Mary Alice shrugged.
“Maybe what everyone’s saying is right. Losing Stan and Sveltburgers just took too much out of her. When all you want is to die of a broken heart and you don’t, what do you do?”
“What?” I asked.
“Commit suicide!” she said brightly.
Just as I opened the door to leave, Connor the trainer ambled in. He was an exceedingly muscular but very short man, not much longer than his gym bag. Yes, he said slowly when I asked him, he had seen Vanessa the morning of her death. Not only had she not been in the zone, she’d actually cut their session short when she looked out the window of her workout room and spotted a silver Volvo, an S80, pulling into the driveway. When I asked if he’d seen who was driving the car, Connor gazed up at me suspiciously. Fortunately, Mary Alice gave him a she’s-okay pat on the deltoid, so he conceded: the boyfriend.
“Tony?” I asked.
“Yeah, Tony.”
That afternoon, I got stuck in a particularly noxious history department meeting, which ended with Medieval European shaking her fist at Modern Asian. The day after that I had three weeks’ worth of oral history videos at the library to contend with, so I didn’t get to Volvo Village until the following morning. I felt I was losing not only time, but ground. If there was anything fishy about Vanessa’s death, the person or persons responsible had had more than enough time to execute an exquisite cover-up.
I suppose dealing with the American pub
lic in the highly emotional arena of car buying can make someone inured to surprise. So Tony Marx did not think it at all odd that I wanted to trade in my 2012 Jeep for a 2013 Volvo or that I wanted to talk about Vanessa.
“I don’t know if Vanessa ever mentioned me …” I said.
“Of course she did,” he lied courteously, clearly never having heard my name.
“I’m so upset,” I told him. “I still can’t believe it.”
“I know.”
Except for a bit of a paunch, he was a sleek man in his early forties, with the sort of lifelong, worked-at tan that ultimately transmutes skin into leather. In Tony’s case, it was still a soft, not-too-creased leather, pecan colored.

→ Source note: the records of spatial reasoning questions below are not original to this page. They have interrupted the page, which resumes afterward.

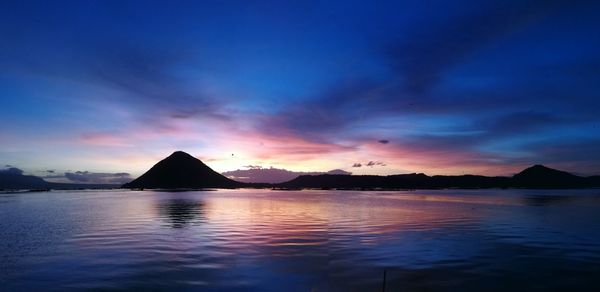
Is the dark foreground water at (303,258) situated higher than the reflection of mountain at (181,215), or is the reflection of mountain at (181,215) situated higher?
the reflection of mountain at (181,215)

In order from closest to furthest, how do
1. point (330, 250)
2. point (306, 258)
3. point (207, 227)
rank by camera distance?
point (306, 258) → point (330, 250) → point (207, 227)

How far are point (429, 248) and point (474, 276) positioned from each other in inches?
335

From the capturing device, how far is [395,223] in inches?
1887

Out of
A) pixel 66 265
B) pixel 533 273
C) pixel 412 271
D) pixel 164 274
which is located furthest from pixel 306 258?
pixel 66 265

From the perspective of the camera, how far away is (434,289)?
1866cm

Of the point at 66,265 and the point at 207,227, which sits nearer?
the point at 66,265

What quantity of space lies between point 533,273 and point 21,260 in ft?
103

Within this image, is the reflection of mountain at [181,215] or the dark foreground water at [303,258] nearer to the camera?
the dark foreground water at [303,258]

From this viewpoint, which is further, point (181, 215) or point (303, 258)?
point (181, 215)

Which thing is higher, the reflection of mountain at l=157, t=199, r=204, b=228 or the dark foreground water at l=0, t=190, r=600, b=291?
the reflection of mountain at l=157, t=199, r=204, b=228

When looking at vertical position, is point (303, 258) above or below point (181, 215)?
below

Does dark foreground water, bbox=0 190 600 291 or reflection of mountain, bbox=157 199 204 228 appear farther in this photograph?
reflection of mountain, bbox=157 199 204 228

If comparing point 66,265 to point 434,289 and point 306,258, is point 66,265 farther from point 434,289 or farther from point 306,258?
point 434,289

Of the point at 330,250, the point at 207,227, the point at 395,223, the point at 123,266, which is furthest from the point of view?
the point at 395,223
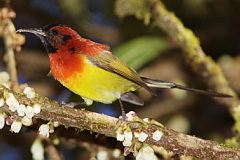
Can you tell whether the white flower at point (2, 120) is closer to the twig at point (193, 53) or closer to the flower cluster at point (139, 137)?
the flower cluster at point (139, 137)

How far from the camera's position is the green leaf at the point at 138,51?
12.5 ft

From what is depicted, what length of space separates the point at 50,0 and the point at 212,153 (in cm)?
361

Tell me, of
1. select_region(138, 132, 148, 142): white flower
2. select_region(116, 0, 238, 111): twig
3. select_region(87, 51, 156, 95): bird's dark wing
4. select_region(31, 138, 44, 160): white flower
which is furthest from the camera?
select_region(116, 0, 238, 111): twig

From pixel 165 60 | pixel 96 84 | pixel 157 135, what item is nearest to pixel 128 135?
pixel 157 135

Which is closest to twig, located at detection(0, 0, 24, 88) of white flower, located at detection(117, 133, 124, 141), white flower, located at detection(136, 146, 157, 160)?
white flower, located at detection(117, 133, 124, 141)

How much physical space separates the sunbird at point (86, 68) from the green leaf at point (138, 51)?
51 cm

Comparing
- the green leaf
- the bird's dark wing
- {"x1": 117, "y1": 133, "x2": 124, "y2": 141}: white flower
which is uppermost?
the green leaf

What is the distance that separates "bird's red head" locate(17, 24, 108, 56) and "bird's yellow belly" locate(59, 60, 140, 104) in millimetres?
150

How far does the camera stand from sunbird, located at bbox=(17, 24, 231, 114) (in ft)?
9.82

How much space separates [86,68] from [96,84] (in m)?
0.13

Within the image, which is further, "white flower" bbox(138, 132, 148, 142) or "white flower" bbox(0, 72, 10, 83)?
"white flower" bbox(0, 72, 10, 83)

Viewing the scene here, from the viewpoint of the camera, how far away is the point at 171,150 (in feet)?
8.49

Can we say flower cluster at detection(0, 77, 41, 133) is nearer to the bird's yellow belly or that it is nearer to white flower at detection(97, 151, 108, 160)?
the bird's yellow belly

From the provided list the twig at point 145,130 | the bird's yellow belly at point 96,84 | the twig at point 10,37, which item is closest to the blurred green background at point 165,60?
the bird's yellow belly at point 96,84
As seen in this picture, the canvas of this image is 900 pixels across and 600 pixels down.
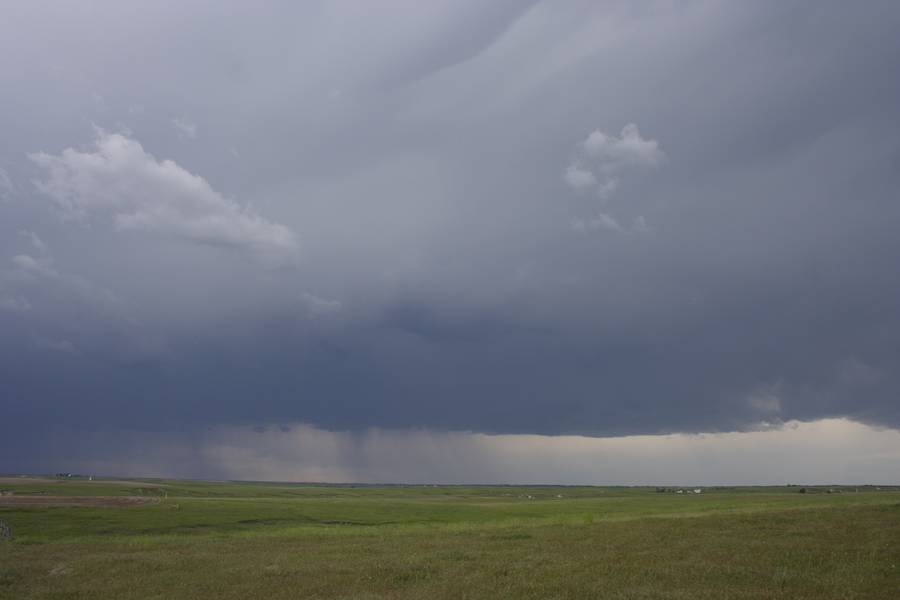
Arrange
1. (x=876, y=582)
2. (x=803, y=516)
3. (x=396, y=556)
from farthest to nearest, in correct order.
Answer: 1. (x=803, y=516)
2. (x=396, y=556)
3. (x=876, y=582)

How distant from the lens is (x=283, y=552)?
3369 centimetres

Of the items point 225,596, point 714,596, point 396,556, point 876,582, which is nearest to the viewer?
point 714,596

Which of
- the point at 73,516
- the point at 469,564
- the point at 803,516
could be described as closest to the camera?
the point at 469,564

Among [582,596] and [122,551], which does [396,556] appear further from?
[122,551]

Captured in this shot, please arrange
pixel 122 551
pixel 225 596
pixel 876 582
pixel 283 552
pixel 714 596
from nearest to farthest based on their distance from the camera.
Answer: pixel 714 596 < pixel 876 582 < pixel 225 596 < pixel 283 552 < pixel 122 551

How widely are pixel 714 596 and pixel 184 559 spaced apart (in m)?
24.1

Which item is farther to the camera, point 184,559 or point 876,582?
point 184,559

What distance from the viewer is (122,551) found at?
119 ft

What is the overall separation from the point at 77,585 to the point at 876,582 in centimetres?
2734

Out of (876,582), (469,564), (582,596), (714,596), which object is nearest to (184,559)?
(469,564)

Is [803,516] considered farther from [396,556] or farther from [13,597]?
[13,597]

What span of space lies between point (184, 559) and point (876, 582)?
28242 mm

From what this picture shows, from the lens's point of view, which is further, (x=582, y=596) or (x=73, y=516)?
(x=73, y=516)

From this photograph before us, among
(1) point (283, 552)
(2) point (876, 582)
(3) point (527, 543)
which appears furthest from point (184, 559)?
(2) point (876, 582)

“You’re looking to unload the Jeep for a T6 AWD, Judy?” he asked.
“Pardon me?”
“All-wheel drive.”
“Right.”
His dress was conservative-gray suit, white shirt, maroon rep tie—the getup someone selling safety and solidity would put on. He—though, tall, slender, graceful, and sloe-eyed—had to keep his inborn flash under control. He should have been selling Maseratis.
“Vanessa told me you were the man to see about a car.”
He nodded.
“She seemed to think the world of you,” I went on.

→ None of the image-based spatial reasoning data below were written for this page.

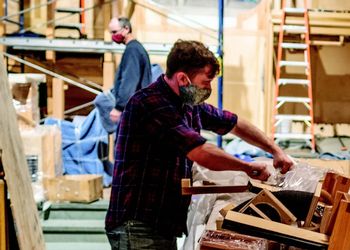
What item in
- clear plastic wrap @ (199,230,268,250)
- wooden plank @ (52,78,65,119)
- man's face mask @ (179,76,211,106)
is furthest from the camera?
wooden plank @ (52,78,65,119)

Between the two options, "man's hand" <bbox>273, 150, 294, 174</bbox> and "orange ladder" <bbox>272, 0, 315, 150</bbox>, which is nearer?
"man's hand" <bbox>273, 150, 294, 174</bbox>

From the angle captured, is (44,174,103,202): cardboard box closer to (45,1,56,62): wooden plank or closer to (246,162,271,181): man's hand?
(45,1,56,62): wooden plank

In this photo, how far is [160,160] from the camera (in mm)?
1684

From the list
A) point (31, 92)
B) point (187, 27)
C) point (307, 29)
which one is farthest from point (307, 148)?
point (31, 92)

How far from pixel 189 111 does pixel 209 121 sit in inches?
9.4

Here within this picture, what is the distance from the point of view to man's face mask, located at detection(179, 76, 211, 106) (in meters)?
1.71

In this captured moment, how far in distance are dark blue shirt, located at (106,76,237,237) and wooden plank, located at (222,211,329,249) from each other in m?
0.42

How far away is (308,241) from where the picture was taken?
1.23 metres

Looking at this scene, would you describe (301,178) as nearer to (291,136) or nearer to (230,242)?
(230,242)

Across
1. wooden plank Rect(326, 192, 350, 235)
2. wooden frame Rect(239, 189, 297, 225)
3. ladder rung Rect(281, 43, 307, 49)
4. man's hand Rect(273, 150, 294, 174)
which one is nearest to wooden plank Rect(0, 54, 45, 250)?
wooden frame Rect(239, 189, 297, 225)

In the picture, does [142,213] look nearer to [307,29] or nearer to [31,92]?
[31,92]

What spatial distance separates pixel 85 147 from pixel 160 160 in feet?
10.5

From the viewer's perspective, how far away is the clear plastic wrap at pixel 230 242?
1379 mm

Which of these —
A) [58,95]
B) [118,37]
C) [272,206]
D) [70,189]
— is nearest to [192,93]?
[272,206]
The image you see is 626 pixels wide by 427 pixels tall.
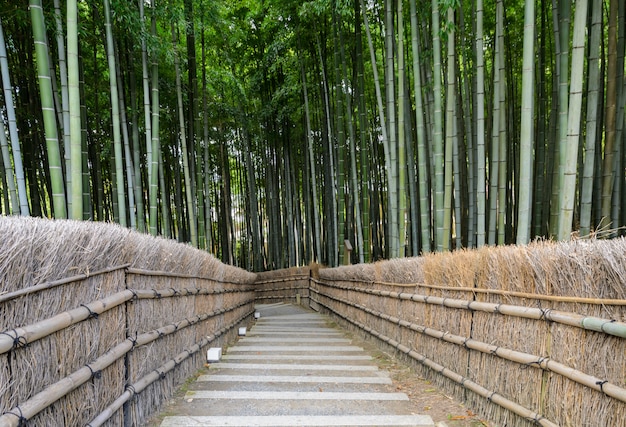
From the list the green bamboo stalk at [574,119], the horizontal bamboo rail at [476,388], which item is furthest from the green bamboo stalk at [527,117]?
the horizontal bamboo rail at [476,388]

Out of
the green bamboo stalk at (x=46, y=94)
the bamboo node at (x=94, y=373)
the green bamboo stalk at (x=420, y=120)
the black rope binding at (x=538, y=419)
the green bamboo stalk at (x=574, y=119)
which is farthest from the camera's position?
the green bamboo stalk at (x=420, y=120)

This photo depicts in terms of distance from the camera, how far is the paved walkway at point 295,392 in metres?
→ 2.16

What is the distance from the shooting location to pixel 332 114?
7.43 meters

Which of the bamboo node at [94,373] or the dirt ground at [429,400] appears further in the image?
the dirt ground at [429,400]

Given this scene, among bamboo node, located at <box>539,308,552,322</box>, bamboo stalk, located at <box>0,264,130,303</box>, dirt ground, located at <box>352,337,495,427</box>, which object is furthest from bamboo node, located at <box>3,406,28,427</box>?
bamboo node, located at <box>539,308,552,322</box>

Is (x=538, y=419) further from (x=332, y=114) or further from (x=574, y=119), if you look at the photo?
(x=332, y=114)

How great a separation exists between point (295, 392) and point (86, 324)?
1.37 m

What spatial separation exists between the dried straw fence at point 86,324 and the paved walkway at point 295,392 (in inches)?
10.7

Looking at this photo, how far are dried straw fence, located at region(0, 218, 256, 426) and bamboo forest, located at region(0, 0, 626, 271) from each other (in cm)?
90

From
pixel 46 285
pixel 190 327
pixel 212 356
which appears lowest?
pixel 212 356

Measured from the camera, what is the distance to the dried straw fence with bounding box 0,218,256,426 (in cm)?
123

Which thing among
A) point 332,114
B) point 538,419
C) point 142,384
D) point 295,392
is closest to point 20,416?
point 142,384

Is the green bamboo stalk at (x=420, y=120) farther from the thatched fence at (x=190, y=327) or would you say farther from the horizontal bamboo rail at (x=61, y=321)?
the horizontal bamboo rail at (x=61, y=321)

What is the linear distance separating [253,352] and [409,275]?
1677 mm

I expected him to nod again and move on to the turbo charger, whatever that was, but instead he swallowed hard.
“Was she … ?” I began. “I’m so sorry. I shouldn’t ask.”

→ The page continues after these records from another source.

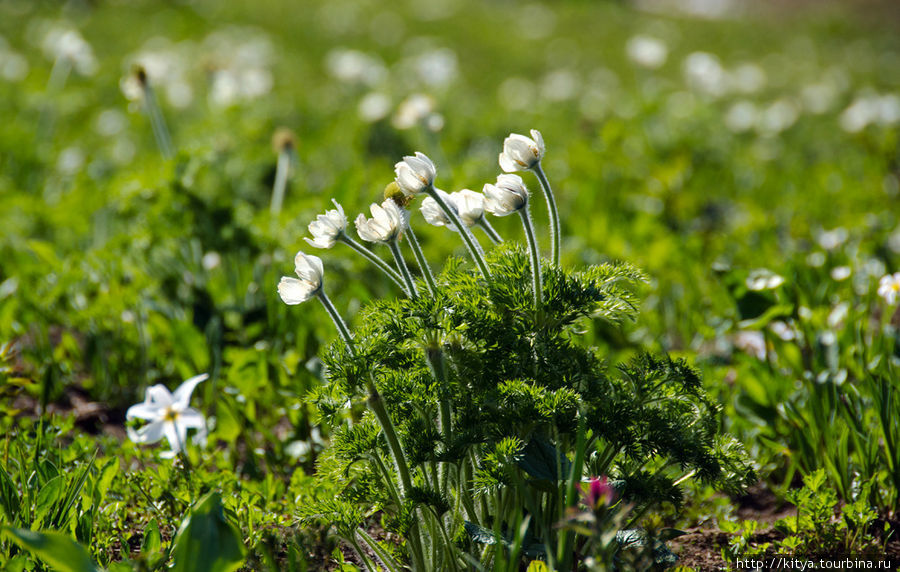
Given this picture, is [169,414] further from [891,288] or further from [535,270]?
[891,288]

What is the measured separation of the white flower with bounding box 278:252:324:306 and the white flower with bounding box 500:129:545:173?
392 millimetres

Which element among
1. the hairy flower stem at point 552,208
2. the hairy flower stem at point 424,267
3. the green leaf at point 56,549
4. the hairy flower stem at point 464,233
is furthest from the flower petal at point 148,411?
the hairy flower stem at point 552,208

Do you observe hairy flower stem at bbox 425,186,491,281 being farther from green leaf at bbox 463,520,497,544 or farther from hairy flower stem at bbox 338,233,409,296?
green leaf at bbox 463,520,497,544

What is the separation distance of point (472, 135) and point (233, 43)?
13.8ft

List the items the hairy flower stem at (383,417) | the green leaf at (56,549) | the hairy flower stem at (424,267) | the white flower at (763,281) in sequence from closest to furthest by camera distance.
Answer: the green leaf at (56,549) → the hairy flower stem at (383,417) → the hairy flower stem at (424,267) → the white flower at (763,281)

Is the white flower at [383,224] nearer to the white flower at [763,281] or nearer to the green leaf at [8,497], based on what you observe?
the green leaf at [8,497]

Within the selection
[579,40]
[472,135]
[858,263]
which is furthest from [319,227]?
[579,40]

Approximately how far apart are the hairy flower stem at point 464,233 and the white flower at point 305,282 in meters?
0.24

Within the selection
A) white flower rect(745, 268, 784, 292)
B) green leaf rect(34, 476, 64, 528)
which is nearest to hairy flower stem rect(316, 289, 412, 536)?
green leaf rect(34, 476, 64, 528)

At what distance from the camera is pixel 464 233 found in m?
1.58

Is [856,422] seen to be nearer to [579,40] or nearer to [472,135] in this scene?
[472,135]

“It’s okay,” he responded. “Depressed? Yeah. But not like, you know, depressed-depressed.”
“Not suicidal?” I asked softly.
“No! I mean, when they told me, I thought it was some sick joke. Except I knew it was real because it was a couple of cops who came and told me. Asked me questions. They had to. Because she died at Bloomie’s, not, like, in a hospital.”
“Was she depressed about the Sveltburger business?”
His head rocked up and down, a single, emphatic Yes.
“Depressed, angry. Why shouldn’t she be angry?”
The showroom lights that brought out the gleam of his Volvos made his dark brown hair shine. His eyes appeared moist, too, but I couldn’t tell if it was the lighting or a glaze of tears.